Please count the lines in the entries below that contain the string "rough", with case counting, and reply with the number alone.

──────── Provided entries ────────

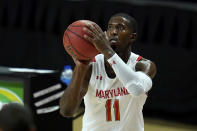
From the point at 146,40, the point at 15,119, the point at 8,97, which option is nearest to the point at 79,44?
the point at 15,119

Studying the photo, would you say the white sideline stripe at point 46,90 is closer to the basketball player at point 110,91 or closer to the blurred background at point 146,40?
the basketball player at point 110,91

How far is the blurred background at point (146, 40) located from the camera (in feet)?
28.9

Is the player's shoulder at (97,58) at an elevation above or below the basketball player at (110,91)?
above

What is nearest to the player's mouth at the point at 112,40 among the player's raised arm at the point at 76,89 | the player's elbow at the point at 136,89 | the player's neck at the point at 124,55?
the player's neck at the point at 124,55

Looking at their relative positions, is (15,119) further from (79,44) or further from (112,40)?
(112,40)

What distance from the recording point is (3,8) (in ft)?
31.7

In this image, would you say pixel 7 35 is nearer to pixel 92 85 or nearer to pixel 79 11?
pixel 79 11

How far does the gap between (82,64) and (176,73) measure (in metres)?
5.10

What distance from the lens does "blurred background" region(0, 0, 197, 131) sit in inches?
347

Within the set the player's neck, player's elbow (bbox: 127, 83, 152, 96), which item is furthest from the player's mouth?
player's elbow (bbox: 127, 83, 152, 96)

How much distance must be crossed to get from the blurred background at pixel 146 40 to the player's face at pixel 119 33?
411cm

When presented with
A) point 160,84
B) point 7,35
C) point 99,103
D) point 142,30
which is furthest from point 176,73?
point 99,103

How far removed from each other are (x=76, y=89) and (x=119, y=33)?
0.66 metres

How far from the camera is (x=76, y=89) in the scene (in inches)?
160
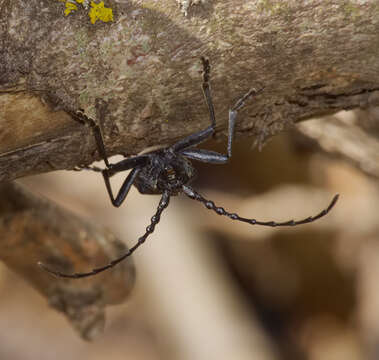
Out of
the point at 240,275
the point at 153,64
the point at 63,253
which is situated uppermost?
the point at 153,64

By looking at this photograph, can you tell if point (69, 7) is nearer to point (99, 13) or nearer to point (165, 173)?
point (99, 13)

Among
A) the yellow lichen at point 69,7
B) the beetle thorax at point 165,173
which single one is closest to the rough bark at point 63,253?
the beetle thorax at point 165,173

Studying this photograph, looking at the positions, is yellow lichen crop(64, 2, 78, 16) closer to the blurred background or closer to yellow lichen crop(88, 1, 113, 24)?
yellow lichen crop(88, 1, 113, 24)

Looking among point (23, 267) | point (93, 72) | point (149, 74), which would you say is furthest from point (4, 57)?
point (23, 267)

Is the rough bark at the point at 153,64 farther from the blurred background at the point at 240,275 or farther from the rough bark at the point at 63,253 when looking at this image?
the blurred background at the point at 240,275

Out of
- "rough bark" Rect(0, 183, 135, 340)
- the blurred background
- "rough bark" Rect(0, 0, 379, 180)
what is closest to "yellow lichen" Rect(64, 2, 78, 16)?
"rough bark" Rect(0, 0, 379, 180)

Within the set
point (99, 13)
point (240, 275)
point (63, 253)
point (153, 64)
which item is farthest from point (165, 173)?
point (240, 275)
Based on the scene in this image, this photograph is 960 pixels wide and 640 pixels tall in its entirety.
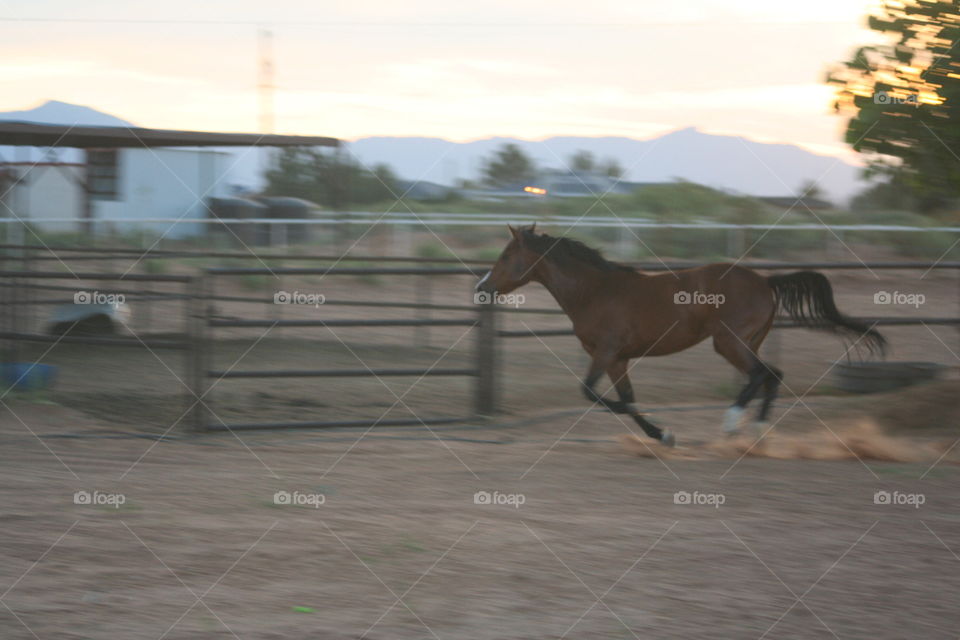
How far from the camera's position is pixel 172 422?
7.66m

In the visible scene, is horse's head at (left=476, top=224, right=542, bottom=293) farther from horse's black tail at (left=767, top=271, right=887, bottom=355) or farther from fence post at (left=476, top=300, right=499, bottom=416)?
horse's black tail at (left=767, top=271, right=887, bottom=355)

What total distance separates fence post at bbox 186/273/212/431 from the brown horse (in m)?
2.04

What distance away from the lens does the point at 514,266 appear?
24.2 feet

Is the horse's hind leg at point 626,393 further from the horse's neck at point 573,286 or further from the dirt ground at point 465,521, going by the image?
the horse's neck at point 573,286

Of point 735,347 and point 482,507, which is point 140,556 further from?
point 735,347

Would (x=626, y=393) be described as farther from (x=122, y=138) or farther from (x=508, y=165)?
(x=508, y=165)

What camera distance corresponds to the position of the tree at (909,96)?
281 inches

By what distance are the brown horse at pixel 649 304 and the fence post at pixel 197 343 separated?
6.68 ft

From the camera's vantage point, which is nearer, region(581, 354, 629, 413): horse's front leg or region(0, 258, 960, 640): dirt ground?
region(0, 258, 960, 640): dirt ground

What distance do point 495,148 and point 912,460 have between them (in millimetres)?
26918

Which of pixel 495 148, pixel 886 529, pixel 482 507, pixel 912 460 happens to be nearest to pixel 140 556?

────────

#### Solution:
5